Planning requires collaboration and input from multiple sources, to ensure you have all the information needed to make the best decisions for you and your family.

Schools: Communicate with schools to understand what resources, in terms of curriculum, online learning platforms, supplies, etc are available to you. Understand from teachers what the objectives and expectations are for the defined period.

Parents: Divide and conquer. Understand respective work obligations and deliverables. Determine how best to divide the child care at home, in collaboration with any other help available.

Public & Private Officials: Inform yourself. Using reputable and up to date sources, understand what constraints are placed on your family and what resources are available to support these unusual circumstances.
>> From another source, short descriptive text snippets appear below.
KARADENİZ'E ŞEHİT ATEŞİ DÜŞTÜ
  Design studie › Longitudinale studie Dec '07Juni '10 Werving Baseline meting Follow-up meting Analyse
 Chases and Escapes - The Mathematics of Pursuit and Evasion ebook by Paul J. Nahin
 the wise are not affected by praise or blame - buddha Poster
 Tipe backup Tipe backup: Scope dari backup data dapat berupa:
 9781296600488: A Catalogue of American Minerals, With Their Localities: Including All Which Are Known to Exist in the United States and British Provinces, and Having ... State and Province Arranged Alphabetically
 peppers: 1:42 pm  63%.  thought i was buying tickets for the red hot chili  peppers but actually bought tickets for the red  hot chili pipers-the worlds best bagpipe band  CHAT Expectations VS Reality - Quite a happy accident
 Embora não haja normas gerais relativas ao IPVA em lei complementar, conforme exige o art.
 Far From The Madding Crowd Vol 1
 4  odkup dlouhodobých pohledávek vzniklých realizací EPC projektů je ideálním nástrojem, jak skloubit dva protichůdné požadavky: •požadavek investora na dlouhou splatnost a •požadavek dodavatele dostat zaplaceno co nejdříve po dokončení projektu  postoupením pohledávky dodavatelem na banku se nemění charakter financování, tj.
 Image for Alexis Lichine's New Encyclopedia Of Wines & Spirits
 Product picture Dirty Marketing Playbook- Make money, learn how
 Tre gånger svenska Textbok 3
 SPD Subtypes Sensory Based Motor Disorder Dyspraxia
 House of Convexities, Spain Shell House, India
Once you have all considerations and constraints from relevant parties, you can build a rough plan and associated objectives for the week. Are there any gaps in your family’s capabilities to meet this plan and objectives? Perhaps you need more academic resources or someone to supervise your child’s remote learning due to increased work commitments or limited e-learning platforms through school. Whatever it may be, it is identified up front so that there is a plan of action to fill the gaps and enable the most effective execution of the plan.

“We are what we repeatedly do.”

– Aristotle

The consistency and predictability that a schedule and routine provide motivates learning, makes kids feel safe and more effectively gets sh**t done to meet objectives.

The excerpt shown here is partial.